Reproduce all of the entries below, substituting "national flag" for each occurrence of "serbian flag" and keeping everything else the same.

= = =

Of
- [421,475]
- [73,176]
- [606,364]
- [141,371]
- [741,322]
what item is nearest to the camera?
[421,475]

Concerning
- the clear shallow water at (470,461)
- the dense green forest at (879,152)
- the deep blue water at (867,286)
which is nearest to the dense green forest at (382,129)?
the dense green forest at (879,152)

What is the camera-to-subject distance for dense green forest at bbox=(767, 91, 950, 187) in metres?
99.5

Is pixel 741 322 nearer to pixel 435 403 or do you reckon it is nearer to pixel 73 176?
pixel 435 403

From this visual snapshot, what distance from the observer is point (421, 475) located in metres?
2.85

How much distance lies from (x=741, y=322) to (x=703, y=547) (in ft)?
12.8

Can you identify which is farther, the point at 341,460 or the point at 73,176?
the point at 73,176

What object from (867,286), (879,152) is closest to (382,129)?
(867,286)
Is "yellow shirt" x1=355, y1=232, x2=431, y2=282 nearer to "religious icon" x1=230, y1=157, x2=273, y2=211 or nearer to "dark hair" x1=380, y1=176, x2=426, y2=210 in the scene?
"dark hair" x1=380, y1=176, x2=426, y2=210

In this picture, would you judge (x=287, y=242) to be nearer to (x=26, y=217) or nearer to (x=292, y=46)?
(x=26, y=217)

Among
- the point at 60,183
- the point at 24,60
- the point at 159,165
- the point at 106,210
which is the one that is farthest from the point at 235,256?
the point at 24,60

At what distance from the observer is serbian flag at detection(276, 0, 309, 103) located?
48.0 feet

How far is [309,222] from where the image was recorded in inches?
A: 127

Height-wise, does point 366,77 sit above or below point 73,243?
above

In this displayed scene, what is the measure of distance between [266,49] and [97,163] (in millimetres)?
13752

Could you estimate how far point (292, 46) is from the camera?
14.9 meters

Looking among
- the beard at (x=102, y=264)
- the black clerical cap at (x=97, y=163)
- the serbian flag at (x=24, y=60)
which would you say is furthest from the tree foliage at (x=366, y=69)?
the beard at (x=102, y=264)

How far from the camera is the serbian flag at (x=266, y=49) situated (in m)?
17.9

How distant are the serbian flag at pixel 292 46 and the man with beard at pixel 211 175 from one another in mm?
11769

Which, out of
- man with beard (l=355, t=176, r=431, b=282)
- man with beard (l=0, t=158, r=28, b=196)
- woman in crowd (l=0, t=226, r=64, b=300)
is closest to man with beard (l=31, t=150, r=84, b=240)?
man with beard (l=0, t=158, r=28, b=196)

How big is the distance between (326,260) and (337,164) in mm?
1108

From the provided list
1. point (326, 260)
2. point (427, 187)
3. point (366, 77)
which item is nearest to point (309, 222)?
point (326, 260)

= = =

*Exercise answer*.
Of
- [421,475]
- [73,176]
- [606,364]
- [141,371]
- [741,322]
what item is nearest to the camera?
[421,475]

Concerning
- the clear shallow water at (470,461)
- the dense green forest at (879,152)
- the deep blue water at (867,286)
which is nearest to the dense green forest at (382,129)?
the dense green forest at (879,152)

What is the camera-to-subject distance for dense green forest at bbox=(767, 91, 950, 187) in metres?
99.5

Is pixel 741 322 nearer to pixel 435 403 or do you reckon it is nearer to pixel 73 176?
pixel 435 403

From this visual snapshot, what distance from the observer is point (421, 475) located in metres?
2.85

How much distance lies from (x=741, y=322) to (x=703, y=547) (in ft)?
12.8

Can you identify which is farther, the point at 341,460 or the point at 73,176?
the point at 73,176

What object from (867,286), (879,152) is closest to (382,129)?
(867,286)
Is "yellow shirt" x1=355, y1=232, x2=431, y2=282 nearer to "religious icon" x1=230, y1=157, x2=273, y2=211 or nearer to "dark hair" x1=380, y1=176, x2=426, y2=210 in the scene?
"dark hair" x1=380, y1=176, x2=426, y2=210

In this picture, would you judge (x=287, y=242) to be nearer to (x=26, y=217) or nearer to (x=292, y=46)?
(x=26, y=217)

Among
- the point at 60,183
- the point at 24,60
- the point at 159,165
- the point at 106,210
which is the one that is farthest from the point at 235,256?
the point at 24,60

At what distance from the observer is national flag at detection(276, 0, 309, 103) located?
48.0 feet

How far is [309,222] from where the image was recorded in inches?
A: 127

Height-wise, does point 366,77 sit above or below point 73,243?
above

In this displayed scene, what is the measure of distance between [266,49] and [97,163] (in millimetres)?
13752

Could you estimate how far point (292, 46) is from the camera?
14.9 meters

Looking among
- the beard at (x=102, y=264)
- the black clerical cap at (x=97, y=163)
- the national flag at (x=24, y=60)
which would you say is furthest from the tree foliage at (x=366, y=69)?
the beard at (x=102, y=264)

How far from the camera is the national flag at (x=266, y=49) situated (in m)?
17.9

How distant are the national flag at pixel 292 46 and the man with beard at pixel 211 175 from one another in mm?
11769

Which, out of
- man with beard (l=355, t=176, r=431, b=282)
- man with beard (l=0, t=158, r=28, b=196)
- woman in crowd (l=0, t=226, r=64, b=300)
is closest to man with beard (l=31, t=150, r=84, b=240)?
man with beard (l=0, t=158, r=28, b=196)

How big is the distance between (326,260) and (337,164) in mm?
1108

From the provided list
1. point (326, 260)
2. point (427, 187)
3. point (366, 77)
which item is nearest to point (309, 222)?
point (326, 260)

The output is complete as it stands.